PROBLEMS ::
a) In the account of Oxford County chair manufacturing below, reproduce the passage from "History of an" up to and including "principal tools used.", substituting "hatchet" for "froe".
b) Continue the account of Oxford County chair manufacturing below, beginning right after its last sentence.

SOURCE DOCUMENT ::
The Bethel Journals

Public Letters about Chair Manufacturing in Oxford County

July 1886 – The Oxford County Advertiser

 

 

The first letter written for publication in the Advertiser was apparently from the newspaper’s correspondent in West Paris. It was printed in the July 9, 1886 edition. The following week, July 16, 1886, Mr. Barrows responded with his perception of how his chair manufacturing had developed in West Paris. I have excerpted and summarized the original letters in both cases.

 

(Written for the Advertiser.)

 

History of an Increasing Business

 

The Past and Present Chair Business

 

In 1835 at Trapp Corner, Paris, James Swan began the manufacture of basket chairs, so called - basket back and wooden seat. The old froe and wooden mallet with the draw shaver and auger were the principal tools used.

 

What little turning was done with a foot lathe except some turning was done at South Woodstock.

DATA ENTRIES ::
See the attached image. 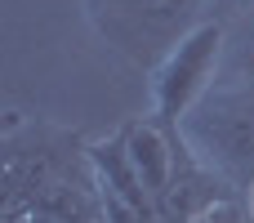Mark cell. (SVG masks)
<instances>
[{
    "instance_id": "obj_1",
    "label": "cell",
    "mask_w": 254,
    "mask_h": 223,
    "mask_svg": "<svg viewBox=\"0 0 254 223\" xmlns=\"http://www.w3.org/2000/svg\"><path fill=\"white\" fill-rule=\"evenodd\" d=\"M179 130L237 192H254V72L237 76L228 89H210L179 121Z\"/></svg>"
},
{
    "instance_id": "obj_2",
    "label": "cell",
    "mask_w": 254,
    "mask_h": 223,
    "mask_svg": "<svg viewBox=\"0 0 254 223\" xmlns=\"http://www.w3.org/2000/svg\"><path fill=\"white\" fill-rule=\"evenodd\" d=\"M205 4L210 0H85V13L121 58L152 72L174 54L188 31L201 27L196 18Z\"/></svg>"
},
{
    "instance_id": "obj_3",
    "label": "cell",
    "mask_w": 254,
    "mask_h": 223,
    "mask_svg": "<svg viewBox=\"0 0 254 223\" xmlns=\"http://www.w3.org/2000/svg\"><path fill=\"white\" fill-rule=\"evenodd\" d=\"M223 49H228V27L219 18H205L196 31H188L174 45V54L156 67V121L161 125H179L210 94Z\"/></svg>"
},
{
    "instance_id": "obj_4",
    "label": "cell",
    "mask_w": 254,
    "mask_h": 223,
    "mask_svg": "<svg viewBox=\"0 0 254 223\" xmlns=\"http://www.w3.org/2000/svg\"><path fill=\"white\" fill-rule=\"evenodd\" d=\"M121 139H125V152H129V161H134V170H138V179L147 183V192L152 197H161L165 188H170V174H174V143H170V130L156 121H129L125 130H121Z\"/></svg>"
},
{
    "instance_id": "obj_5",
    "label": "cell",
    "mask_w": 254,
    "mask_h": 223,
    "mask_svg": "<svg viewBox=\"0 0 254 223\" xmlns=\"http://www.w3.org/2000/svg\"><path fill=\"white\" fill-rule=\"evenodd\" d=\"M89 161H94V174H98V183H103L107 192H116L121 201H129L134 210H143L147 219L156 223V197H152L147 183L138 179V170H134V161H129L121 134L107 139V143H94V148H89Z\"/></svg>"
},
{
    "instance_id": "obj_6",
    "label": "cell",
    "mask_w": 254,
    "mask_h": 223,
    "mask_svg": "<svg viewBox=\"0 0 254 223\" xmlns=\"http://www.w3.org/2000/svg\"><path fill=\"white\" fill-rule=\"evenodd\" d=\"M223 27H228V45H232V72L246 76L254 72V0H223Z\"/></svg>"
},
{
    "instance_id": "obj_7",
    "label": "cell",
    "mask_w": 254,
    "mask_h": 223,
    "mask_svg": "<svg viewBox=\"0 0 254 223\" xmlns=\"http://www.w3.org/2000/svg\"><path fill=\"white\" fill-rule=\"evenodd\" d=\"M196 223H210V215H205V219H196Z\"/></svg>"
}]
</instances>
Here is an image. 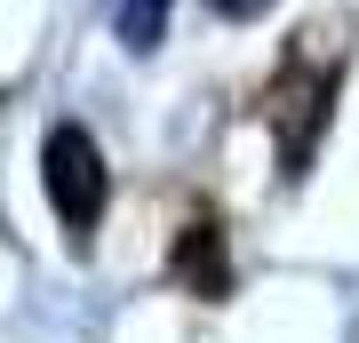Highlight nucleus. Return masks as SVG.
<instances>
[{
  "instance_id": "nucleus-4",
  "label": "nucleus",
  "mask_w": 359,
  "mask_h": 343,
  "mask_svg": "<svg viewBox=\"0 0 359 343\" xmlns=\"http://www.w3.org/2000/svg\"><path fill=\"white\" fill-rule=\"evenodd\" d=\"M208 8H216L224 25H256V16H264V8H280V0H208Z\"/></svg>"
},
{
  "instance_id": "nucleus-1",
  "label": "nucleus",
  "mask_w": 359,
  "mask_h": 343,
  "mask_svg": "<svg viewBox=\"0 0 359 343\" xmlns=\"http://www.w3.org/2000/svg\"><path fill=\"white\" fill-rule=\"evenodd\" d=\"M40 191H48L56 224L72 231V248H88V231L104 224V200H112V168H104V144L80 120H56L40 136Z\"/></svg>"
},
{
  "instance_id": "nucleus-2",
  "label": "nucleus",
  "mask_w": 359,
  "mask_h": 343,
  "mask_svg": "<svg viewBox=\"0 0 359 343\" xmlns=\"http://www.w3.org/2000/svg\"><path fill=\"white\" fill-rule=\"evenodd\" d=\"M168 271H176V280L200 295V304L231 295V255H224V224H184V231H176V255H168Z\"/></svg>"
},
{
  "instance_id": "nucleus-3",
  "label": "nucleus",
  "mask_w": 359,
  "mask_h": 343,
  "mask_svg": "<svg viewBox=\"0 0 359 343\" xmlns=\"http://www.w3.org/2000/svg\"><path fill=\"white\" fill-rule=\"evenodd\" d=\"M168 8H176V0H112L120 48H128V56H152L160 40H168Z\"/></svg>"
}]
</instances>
...
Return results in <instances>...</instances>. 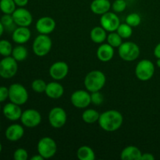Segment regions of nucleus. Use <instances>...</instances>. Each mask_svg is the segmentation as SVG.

RESPONSES BY TASK ::
a)
History of an Increasing Business

 

The Past and Present Chair Business

 

In 1835 at Trapp Corner, Paris, James Swan began the manufacture of basket chairs, so called - basket back and wooden seat. The old hatchet and wooden mallet with the draw shaver and auger were the principal tools used.

b)
Mr. Swan continued to manufacture chairs by himself as boss and worker until 1840 when James Dunham of North Paris began the manufacture of the Shaker chair. He improved machinery for chair manufacture and in a short time has assumed all the chair manufacture business - all the time working by himself.

 

In 1852 Oscar Ellingwood took up manufacturing the chair at South Woodstock. He was skilled in the development of better machinery and soon had a growing business employing more efficient methods and improved chair designs and patterns.

 

Ellingwood's chair orders grew rapidly forcing him to hire extra help.

 

In 1862, Ellingwood closed his business to join the Union army and served there for three years. But in 1875 he re-opened his chair business at North Paris. Again he improved his machinery and even constructed his own water wheel and shaft.

 

Oscar Ellingwood continued his growing Shaker chair business for eight years at North Paris so that he was selling three to five thousand chairs a year. At this point he sold his business to his son-in-law C. E. Washburn. Washburn and George Washburn, son of Oscar, became partners.  About 1884, C.E. Washburn sold his interest in the Shaker chair business to his brother Henry Washburn who continued the partnership with George Ellingwood.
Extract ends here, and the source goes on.